UPDATE #2 As a workaround i write the timestamps as strings instead, however looking at the temp files of the intermediate results it looks like there is an issue with the timestamp format, more specifically:

Using AVRO temp file format i indeed see in the schema specification that Spark timestamp columns are parsed as strings, even though in the df schema they appear as timestamps as above. AWS Redshift documentation says the default format accepts fraction up to 5 digits, however this proved not to be true in this case at least

Setting TIMEFORMAT 'auto' in the extraCopyOptions appears(?) to solve the issue locally, but since i am using AWS Glue for my Spark job i cannot be sure as i cannot load all the data locally to see if a malformed record creates the problem. I wouldn't bet on it though as i tried to cast all 3 columns to the same format with withColumn('column', F.to_timestamp('column', format="yyyy-MM-dd hh:mm:ss")) and this also didnt work, as the fraction milliseconds remain as well.

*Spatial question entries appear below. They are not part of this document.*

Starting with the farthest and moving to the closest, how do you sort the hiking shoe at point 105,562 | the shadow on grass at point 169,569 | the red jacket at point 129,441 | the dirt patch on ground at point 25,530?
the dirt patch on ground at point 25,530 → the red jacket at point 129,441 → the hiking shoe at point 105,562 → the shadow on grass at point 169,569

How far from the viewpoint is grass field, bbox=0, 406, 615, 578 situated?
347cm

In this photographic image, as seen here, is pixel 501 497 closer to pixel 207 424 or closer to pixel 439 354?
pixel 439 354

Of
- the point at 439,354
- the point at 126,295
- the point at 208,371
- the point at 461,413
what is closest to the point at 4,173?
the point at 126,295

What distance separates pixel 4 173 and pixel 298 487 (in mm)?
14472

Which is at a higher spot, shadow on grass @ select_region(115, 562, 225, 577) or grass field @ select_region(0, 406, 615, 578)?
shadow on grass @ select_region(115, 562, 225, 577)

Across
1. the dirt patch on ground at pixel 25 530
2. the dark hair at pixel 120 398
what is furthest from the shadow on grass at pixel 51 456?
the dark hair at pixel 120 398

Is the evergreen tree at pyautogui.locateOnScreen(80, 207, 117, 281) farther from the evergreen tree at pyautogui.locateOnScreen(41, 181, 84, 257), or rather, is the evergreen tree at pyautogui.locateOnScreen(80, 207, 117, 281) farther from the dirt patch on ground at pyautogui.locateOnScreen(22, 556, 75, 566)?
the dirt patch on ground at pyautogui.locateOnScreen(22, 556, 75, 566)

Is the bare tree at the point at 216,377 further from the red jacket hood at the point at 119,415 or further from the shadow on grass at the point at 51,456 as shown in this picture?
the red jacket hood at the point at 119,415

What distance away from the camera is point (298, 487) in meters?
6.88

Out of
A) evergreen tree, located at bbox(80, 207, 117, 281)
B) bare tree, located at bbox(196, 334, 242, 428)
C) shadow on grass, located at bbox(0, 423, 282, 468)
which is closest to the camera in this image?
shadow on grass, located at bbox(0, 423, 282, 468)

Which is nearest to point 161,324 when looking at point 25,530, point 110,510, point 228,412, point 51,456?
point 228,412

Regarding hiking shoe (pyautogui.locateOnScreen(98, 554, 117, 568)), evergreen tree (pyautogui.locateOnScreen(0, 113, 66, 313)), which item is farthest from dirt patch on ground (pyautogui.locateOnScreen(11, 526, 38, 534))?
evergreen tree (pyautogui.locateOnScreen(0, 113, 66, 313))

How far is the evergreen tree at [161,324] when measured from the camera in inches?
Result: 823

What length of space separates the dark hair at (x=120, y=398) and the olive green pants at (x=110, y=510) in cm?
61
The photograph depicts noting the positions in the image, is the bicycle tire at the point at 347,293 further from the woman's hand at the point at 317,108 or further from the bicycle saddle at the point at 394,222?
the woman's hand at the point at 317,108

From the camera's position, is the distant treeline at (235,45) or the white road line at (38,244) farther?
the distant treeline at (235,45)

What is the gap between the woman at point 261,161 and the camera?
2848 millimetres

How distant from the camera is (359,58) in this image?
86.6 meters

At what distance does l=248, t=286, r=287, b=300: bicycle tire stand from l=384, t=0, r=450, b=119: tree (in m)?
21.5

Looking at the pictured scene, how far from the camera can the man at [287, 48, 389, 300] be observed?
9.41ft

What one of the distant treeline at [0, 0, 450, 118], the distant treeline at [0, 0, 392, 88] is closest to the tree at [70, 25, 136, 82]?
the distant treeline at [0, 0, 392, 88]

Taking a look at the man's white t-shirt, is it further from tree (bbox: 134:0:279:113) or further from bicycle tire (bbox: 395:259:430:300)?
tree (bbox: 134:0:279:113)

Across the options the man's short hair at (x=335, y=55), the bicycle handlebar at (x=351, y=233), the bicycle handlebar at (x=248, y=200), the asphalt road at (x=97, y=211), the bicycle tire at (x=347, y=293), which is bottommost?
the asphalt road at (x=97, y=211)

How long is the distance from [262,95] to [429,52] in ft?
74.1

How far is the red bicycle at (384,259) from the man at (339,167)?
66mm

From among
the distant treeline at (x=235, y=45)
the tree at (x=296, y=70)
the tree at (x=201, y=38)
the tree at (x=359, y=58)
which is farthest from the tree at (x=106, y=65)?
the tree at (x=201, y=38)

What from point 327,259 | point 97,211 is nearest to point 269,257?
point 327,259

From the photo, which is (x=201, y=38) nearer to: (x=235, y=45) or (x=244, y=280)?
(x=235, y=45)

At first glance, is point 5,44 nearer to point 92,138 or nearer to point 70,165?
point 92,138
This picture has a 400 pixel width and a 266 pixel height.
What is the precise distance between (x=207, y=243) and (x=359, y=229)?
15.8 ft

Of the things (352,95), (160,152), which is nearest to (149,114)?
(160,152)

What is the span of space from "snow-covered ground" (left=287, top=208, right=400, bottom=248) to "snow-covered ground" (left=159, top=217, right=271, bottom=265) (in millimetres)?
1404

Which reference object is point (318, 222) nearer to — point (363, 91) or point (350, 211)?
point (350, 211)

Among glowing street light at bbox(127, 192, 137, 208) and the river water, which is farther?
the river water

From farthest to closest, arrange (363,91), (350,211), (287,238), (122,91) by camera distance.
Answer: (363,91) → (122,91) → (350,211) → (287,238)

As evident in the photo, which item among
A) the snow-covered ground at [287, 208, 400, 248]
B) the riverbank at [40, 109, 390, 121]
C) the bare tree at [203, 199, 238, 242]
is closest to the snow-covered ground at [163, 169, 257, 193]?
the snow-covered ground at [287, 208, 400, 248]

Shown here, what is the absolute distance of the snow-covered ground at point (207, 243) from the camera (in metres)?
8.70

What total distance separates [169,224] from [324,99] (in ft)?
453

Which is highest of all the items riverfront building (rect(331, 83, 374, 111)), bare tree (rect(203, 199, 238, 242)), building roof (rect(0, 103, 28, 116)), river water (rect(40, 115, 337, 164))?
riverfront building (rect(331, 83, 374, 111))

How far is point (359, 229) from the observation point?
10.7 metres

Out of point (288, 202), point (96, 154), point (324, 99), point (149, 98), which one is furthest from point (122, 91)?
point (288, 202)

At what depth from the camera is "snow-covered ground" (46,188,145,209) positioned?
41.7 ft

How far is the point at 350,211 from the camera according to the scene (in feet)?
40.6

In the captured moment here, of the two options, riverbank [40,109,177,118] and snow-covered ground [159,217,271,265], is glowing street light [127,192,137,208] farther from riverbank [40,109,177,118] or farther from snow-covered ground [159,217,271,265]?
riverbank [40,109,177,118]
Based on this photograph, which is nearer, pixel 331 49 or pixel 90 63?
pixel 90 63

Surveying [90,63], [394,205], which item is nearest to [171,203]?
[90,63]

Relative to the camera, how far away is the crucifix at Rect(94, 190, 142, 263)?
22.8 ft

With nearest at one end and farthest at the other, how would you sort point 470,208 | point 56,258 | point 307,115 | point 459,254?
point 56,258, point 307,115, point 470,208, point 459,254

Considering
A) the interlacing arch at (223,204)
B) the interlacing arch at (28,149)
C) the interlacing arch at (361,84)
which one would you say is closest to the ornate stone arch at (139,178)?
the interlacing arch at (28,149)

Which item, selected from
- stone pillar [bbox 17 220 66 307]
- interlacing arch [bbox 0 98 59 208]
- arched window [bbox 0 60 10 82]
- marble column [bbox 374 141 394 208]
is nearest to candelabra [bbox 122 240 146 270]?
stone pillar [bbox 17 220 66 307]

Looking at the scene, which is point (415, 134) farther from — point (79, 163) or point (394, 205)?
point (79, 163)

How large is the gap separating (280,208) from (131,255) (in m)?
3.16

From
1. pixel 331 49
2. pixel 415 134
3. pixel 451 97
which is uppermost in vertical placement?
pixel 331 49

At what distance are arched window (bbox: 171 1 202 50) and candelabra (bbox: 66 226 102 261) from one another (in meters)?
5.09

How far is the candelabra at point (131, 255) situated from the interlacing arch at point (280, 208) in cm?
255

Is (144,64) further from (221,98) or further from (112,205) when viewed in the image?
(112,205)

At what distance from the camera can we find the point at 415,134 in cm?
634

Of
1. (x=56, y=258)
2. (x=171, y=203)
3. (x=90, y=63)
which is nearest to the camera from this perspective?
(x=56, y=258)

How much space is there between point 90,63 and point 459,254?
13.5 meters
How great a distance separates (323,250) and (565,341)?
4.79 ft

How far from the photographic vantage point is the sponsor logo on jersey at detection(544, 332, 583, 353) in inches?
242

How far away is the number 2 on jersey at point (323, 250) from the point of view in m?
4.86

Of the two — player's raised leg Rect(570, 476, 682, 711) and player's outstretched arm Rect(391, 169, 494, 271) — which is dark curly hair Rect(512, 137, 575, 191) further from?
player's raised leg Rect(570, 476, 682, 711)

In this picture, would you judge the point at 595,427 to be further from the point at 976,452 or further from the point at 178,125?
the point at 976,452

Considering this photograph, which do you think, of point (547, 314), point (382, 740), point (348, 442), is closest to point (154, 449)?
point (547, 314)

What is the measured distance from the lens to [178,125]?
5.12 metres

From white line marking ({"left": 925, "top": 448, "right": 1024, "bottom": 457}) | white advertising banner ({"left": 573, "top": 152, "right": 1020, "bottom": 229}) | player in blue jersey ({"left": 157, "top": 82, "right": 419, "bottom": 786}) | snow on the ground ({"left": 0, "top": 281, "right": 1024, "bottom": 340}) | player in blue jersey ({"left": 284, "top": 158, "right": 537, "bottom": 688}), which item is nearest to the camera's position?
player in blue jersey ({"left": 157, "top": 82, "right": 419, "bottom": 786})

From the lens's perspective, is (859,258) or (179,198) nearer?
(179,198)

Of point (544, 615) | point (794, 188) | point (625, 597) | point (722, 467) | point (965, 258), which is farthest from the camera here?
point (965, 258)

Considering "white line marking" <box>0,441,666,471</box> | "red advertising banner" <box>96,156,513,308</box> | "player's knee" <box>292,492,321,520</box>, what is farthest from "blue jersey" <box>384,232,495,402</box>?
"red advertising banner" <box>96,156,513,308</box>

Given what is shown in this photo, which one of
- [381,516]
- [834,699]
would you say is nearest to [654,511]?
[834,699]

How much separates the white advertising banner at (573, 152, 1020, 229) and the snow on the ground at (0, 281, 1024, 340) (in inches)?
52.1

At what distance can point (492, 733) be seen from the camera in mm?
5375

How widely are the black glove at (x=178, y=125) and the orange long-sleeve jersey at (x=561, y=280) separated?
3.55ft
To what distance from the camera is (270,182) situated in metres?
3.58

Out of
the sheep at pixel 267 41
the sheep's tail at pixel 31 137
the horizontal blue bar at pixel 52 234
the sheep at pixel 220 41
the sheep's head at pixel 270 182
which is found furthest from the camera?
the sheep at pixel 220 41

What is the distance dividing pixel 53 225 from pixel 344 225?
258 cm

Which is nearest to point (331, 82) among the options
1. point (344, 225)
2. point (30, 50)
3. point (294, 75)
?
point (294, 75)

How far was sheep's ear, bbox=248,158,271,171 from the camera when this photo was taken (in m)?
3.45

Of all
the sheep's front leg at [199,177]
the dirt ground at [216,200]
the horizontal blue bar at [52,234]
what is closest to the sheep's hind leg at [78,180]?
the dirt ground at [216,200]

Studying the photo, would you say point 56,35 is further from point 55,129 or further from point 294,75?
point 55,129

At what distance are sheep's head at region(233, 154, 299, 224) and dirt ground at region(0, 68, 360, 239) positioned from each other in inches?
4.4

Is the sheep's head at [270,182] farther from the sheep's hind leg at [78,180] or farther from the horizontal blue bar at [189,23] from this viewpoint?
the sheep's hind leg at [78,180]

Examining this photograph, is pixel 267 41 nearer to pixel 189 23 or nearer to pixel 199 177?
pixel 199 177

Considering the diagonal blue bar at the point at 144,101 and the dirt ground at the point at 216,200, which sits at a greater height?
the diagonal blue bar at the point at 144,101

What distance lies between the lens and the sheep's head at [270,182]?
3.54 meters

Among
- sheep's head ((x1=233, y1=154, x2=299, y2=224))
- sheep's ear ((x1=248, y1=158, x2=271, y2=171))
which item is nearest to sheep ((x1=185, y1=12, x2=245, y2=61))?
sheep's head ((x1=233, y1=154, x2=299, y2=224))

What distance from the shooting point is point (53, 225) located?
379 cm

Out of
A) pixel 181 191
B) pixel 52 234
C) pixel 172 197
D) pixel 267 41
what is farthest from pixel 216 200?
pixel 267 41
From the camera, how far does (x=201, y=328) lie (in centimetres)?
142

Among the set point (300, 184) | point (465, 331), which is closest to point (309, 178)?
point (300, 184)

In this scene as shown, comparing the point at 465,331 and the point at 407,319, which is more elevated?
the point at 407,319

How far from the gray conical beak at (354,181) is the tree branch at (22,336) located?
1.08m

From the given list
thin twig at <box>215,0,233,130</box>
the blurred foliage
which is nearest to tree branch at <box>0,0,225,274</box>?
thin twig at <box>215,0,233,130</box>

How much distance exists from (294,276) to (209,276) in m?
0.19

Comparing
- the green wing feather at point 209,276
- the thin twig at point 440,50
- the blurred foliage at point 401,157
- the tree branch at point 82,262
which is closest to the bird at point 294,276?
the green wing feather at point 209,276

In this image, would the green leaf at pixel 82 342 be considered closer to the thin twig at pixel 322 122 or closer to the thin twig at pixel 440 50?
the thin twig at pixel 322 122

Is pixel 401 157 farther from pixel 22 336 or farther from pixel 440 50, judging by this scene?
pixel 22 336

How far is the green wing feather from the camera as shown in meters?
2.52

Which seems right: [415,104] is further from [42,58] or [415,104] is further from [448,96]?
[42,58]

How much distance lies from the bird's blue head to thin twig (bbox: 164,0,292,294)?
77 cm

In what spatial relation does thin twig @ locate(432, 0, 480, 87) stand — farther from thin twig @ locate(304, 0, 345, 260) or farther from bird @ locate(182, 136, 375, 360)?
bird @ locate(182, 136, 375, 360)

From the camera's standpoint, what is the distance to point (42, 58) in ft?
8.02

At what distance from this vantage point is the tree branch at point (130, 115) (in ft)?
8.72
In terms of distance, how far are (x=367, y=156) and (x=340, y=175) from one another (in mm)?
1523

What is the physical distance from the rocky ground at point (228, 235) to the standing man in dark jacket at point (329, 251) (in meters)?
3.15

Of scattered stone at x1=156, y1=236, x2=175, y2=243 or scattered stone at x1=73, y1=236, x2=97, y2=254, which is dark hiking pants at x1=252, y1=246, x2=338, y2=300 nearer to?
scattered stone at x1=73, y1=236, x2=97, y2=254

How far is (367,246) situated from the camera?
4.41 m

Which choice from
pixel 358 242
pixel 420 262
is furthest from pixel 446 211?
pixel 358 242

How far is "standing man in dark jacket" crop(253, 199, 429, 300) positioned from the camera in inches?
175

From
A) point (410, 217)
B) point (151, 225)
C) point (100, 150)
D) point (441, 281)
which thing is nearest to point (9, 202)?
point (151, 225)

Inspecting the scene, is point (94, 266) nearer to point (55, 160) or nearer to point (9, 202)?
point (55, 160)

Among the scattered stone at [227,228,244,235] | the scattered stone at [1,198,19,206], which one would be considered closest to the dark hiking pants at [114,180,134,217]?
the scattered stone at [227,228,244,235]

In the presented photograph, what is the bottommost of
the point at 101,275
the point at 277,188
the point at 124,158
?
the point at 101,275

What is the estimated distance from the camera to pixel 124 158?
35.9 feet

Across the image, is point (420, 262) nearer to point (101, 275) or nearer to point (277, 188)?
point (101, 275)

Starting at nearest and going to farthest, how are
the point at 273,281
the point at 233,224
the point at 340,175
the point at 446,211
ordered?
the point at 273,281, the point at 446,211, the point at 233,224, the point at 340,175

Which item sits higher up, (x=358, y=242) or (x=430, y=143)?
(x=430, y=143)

What is strange is that the columns containing the timestamps in string format after the workaround do not look to maintain the fraction.

Does this issue ring any bell to someone with more knowledge in the internals of the spark-redshift data source?

prakharjain-vogo commented 4 years ago

Me Too

My problem is that SOMETIMES the application crashes with a

Caused by: java.lang.ClassCastException: java.lang.String cannot be cast to java.sql.Timestamp

Strange thing is that it happens SOMETIMES!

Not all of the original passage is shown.